### QUESTIONS ON THE MATERIAL
(a) From the Fourier theory passage, extract the text starting with "Fourier Filtering: Image" and going on through "higher spatial frequency.".
(b) In the Fourier theory passage, what does the magnitude of a sinusoid correspond to?
(c) Carry on the passage about Fourier theory and images, starting after its final sentence.

### EXERCISE PASSAGE
┌──

Fourier theory is pretty complicated mathematically. But there are some beautifully simple holistic concepts behind Fourier theory which are relatively easy to explain intuitively. There are other sites on the web that can give you the mathematical formulation of the Fourier transform. I will present only the basic intuitive insights here, as applied to spatial imagery.

Basic Principles: How space is represented by frequency

Higher Harmonics: "Ringing" effects

An Analog Analogy: The Optical Fourier Transform

Fourier Filtering: Image Processing using Fourier Transforms


Basic Principles

Fourier theory states that any signal, in our case visual images, can be expressed as a sum of a series of sinusoids. In the case of imagery, these are sinusoidal variations in brightness across the image. For example the sinusoidal pattern shown below can be captured in a single Fouier term that encodes 1: the spatial frequency, 2: the magnitude (positive or negative), and 3: the phase.

These three values capture all of the information in the sinusoidal image. The spatial frequency is the frequency across space (the x-axis in this case) with which the brightness modulates. For example the image below shows another sinusoid with a higher spatial frequency.

The magnitude of the sinusoid corresponds to its contrast, or the difference between the darkest and brightest peaks of the image. A negative magnitude represents a contrast-reversal, i.e. the brights become dark, and vice-versa. The phase represents how the wave isshifted relative to the origin, in this case it represents how much the sinusoid is shifted left or right.

A Fourier transform encodes not just a single sinusoid, but a whole series of sinusoids through a range of spatial frequencies from zero (i.e. no modulation, i.e. the average brightness of the whole image) all the way up to the "nyquist frequency", i.e. the highest spatial frequency that can be encoded in the digital image, which is related to the resolution, or size of the pixels. The Fourier transform encodes all of the spatial frequencies present in an image simultaneously as follows. A signal containing only a single spatial frequency of frequency f is plotted as a single peak at point f along the spatial frequency axis, the height of that peak corresponding to the amplitude, or contrast of that sinusoidal signal.

There is also a "DC term" corresponding to zero frequency, that represents the average brightness across the whole image. A zero DC term would mean an image with average brightness of zero, which would mean the sinusoid alternated between positive and negative values in the brightness image. But since there is no such thing as a negative brightness, all real images have a positive DC term, as shown here too.

Actually, for mathematical reasons beyond the scope of this tutorial, the Fourier transform also plots a mirror-image of the spatial frequency plot reflected across the origin, with spatial frequency increasing in both directions from the origin. For mathematical reasons beyond the scope of this explanation, these two plots are always mirror-image reflections of each other, with identical peaks at f and -f as shown below.

└──

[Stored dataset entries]

┌──

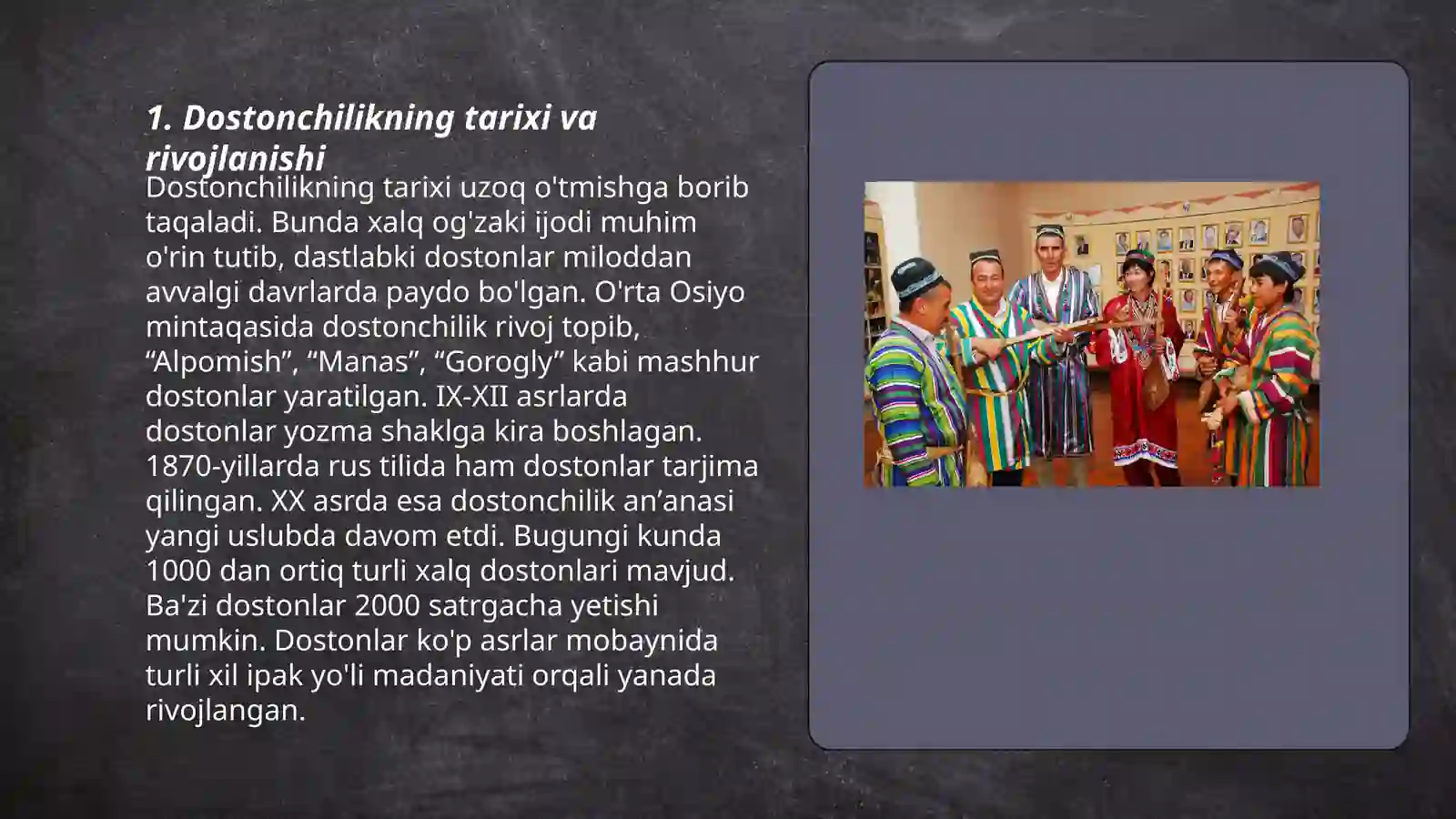 1. Dostonchilikning tarixi va rivojlanishi

Dostonchilikning tarixi uzoq o'tmishga borib taqaladi. Bunda xalq og'zaki ijodi muhim o'rin tutib, dastlabki dostonlar miloddan avvalgi davrlarda paydo bo'lgan. O'rta Osiyo mintaqasida dostonchilik rivoj topib, “Alpomish”, “Manas”, “Gorogly” kabi mashhur dostonlar yaratilgan. IX-XII asrlarda dostonlar yozma shaklga kira boshlagan. 1870-yillarda rus tilida ham dostonlar tarjima qilingan. XX asrda esa dostonchilik an’anasi yangi uslubda davom etdi. Bugungi kunda 1000 dan ortiq turli xalq dostonlari mavjud. Ba'zi dostonlar 2000 satrgacha yetishi mumkin. Dostonlar ko'p asrlar mobaynida turli xil ipak yo'li madaniyati orqali yanada rivojlangan.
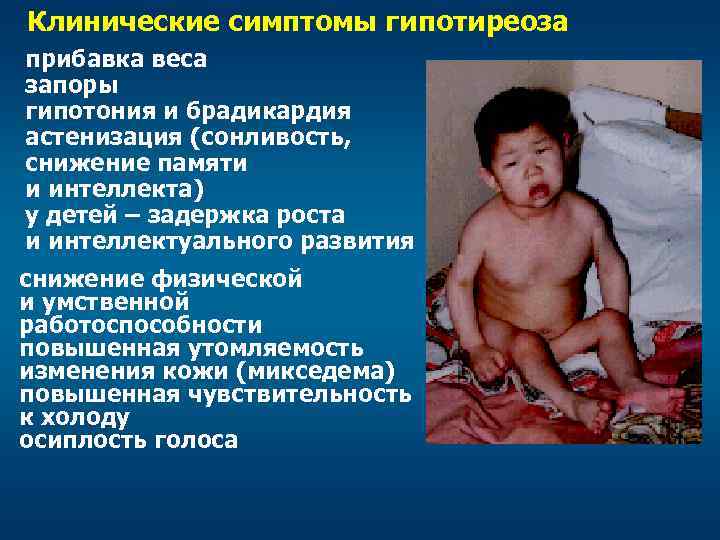 Клинические симптомы гипотиреоза

прибавка веса
запоры
гипотония и брадикардия
астенизация (сонливость, снижение памяти и интеллекта)
у детей – задержка роста и интеллектуального развития

снижение физической и умственной работоспособности
повышенная утомляемость
изменения кожи (микседема)
повышенная чувствительность к холоду
осиплость голоса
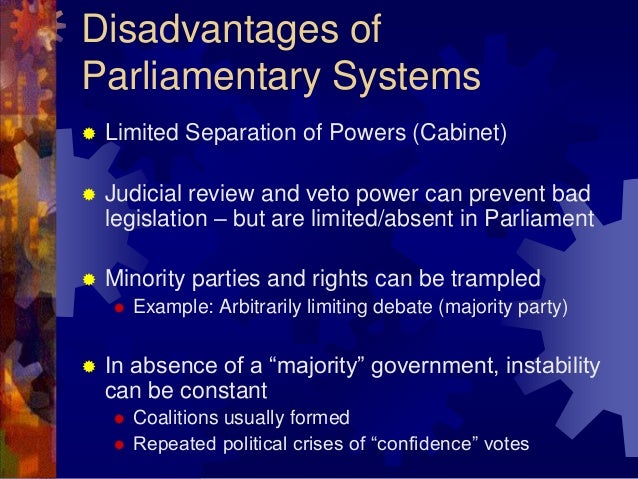 Disadvantages of Parliamentary Systems

Limited Separation of Powers (Cabinet)

Judicial review and veto power can prevent bad legislation – but are limited/absent in Parliament

Minority parties and rights can be trampled
Example: Arbitrarily limiting debate (majority party)

In absence of a “majority” government, instability can be constant
Coalitions usually formed
Repeated political crises of “confidence” votes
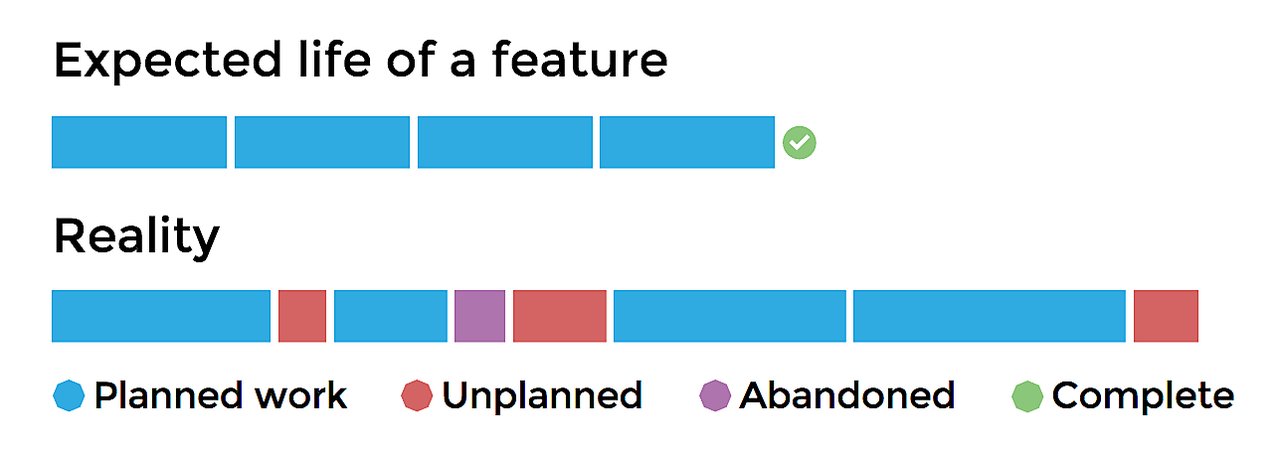 Expected life of a feature

Reality

Planned work Unplanned Abandoned Complete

└──

### ANSWERS BY ITEM
(a)
Fourier Filtering: Image Processing using Fourier Transforms


Basic Principles

Fourier theory states that any signal, in our case visual images, can be expressed as a sum of a series of sinusoids. In the case of imagery, these are sinusoidal variations in brightness across the image. For example the sinusoidal pattern shown below can be captured in a single Fouier term that encodes 1: the spatial frequency, 2: the magnitude (positive or negative), and 3: the phase.

These three values capture all of the information in the sinusoidal image. The spatial frequency is the frequency across space (the x-axis in this case) with which the brightness modulates. For example the image below shows another sinusoid with a higher spatial frequency.

(b) It corresponds to the sinusoid's contrast, the difference between the darkest and brightest peaks of the image.

(c)
What I have shown is actually the Fourier transform of a single
scan line of the sinusoidal image, which is a one-dimensional
signal. A full two-dimensional Fourier transform performs a 1-D
transform on every scan-line or row of the image, and another 1-D
transform on every column of the image, producing a 2-D Fourier
transform of the same size as the original image.

The image below shows a sinusoidal brightness image, and its
two-dimensional Fourier transform, presented here also as a brightness
image. Every pixel of the Fourier image is a spatial frequency value,
the magnitude of that value is encoded by the brightness of the
pixel. In this case there is a bright pixel at the very center - this
is the DC term, flanked by two bright pixels either side of the
center, that encode the sinusoidal pattern. The brighter the peaks in
the Fourier image, the higher the contrast in the brightness
image. Since there is only one Fourier component in this simple image,
all other values in the Fourier image are zero, depicted as black.

Brightness Image Fourier transform

Here is another sinusoidal brightness image, this time with a lower
spatial frequency, together with it's two-dimensional Fourier
transform showing three peaks as before, except this time the peaks
representing the sinusoid are closer to the central DC term,
indicating a lower spatial frequency.

Brightness Image Fourier transform

The significant point is that the Fourier image encodes exactly
the same information as the brightness image, except expressed in
terms of amplitude as a function of spatial frequency, rather than
brightness as a function of spatial displacement. An inverse Fourier
transform of the Fourier image produces an exact pixel-for-pixel
replica of the original brightness image.

The orientation of the sinusoid correlates with the orientation of the
peaks in the Fourier image relative to the central DC point. In this
case a tilted sinusoidal pattern creates a tilted pair of peaks in the
Fourier image.

Brightness Image Fourier transform

Different Fourier coefficients combine additively to produce
combination patterns. For example the sinusoidal image shown below is
computed as the sum of the tilted sinusoid shown above, and the
vertical sinusoid of lower spatial frequency shown above that.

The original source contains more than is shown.